= Capricorn Africa Society =

Multiracial organization founded in 1949 in Southern Rhodesia (Zimbabwe)

The Capricorn Africa Society was a multiracial pressure group in British colonies in Southern and Eastern Africa in the 1950s and 1960s.

==History==
The organisation was established in 1949 in Southern Rhodesia by David Stirling and N. H. Wilson, with branches soon opening in Kenya, Northern Rhodesia, Nyasaland and Tanganyika; a branch was also opened in London in 1956. With a mostly European leadership, it called for "equal rights for all civilised", giving Africans gradually increasing civic rights.

The organisation briefly participated in electoral politics in Kenya. In the 1956 general elections it nominated two candidates for the fourteen European seats, choosing not to run in constituencies where independents aligned with the more liberal Michael Blundell and United Country Party stood a chance of beating right wing opponents, the Independent Group and the Federal Independence Party.

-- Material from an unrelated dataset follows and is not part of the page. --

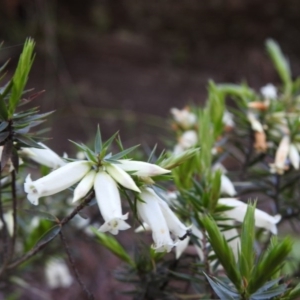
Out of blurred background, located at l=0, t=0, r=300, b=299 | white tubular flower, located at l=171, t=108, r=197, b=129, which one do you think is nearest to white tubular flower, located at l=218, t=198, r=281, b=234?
white tubular flower, located at l=171, t=108, r=197, b=129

Although neither candidate was successful, Capricorn won one of the five Indian seats, when Nahar Singh Mangat was elected in the Central (non-Muslim) constituency.

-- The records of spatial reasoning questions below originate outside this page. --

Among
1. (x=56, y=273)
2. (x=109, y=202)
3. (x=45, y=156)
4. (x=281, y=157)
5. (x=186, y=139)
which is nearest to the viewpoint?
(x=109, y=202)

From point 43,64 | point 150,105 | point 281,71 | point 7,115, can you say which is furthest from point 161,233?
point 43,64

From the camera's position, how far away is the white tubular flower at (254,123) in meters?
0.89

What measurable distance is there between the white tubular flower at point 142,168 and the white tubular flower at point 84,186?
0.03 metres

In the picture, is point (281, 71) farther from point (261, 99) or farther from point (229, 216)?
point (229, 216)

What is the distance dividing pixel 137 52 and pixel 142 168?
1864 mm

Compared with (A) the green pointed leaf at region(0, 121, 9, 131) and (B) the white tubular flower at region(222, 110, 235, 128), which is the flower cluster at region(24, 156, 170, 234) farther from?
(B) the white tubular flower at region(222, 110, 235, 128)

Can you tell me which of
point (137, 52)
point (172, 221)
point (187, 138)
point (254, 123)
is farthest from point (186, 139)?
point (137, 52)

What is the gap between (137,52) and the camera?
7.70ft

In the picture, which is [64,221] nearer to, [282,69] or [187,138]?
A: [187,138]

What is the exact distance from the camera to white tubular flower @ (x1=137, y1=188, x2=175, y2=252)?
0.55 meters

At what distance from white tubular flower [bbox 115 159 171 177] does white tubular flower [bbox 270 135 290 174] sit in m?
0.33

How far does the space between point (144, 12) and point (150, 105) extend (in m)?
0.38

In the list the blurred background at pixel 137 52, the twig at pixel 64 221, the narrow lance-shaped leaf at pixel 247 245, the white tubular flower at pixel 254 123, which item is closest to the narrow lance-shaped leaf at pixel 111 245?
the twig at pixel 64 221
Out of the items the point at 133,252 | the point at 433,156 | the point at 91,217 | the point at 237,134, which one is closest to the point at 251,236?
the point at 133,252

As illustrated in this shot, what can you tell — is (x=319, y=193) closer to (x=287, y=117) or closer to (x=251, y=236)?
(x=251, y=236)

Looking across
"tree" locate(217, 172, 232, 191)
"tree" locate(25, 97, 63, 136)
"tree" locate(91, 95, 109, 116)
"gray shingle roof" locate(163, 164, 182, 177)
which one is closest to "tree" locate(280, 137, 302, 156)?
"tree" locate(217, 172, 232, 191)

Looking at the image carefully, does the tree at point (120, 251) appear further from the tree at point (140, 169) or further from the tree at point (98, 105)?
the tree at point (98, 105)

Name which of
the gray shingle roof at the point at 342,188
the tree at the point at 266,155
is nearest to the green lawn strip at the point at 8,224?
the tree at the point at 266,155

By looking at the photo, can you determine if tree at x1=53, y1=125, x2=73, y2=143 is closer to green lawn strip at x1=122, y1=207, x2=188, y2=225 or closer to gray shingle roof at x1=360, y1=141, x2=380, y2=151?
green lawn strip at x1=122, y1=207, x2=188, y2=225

In 1957, members of the society in Northern Rhodesia formed the Constitution Party, which sought to promote Capricornist ideals. A multi-racial party, its membership included several prominent political figures, including Stirling, Harry Franklin, Stewart Gore-Browne, Lawrence Chola Katilunga, Gabriel Musumbulwa and Alexander Scott. However, after failing in the 1958 elections, it was disbanded. Its position as the bastion of Northern Rhodesian liberalism was taken on by the Central Africa Party. The Northern Rhodesian branch of the Capricorn Africa Society was subsequently dissolved in 1961.

==Aims==

The society's aims were stated in the Capricorn Declarations in 1952: "We hold that all men, despite their varying talents, are equal in dignity before God and have a common duty towards one another... We hold that the differences between men, whether of creed or color, are honorable differences."

The organisation sought to unleash the industrial potential of East–Central Africa. However, the sparse population and lack of indigenous skills and capital made the area a power vacuum. The society saw a "partnership of Africans and immigrant Europeans working together... for the benefit of both" as a means of filling this vacuum and positively integrating the region into the world economy.

The Society issued declarations at the end of 1952 as an "interim statement". Six months later a full manifesto was published.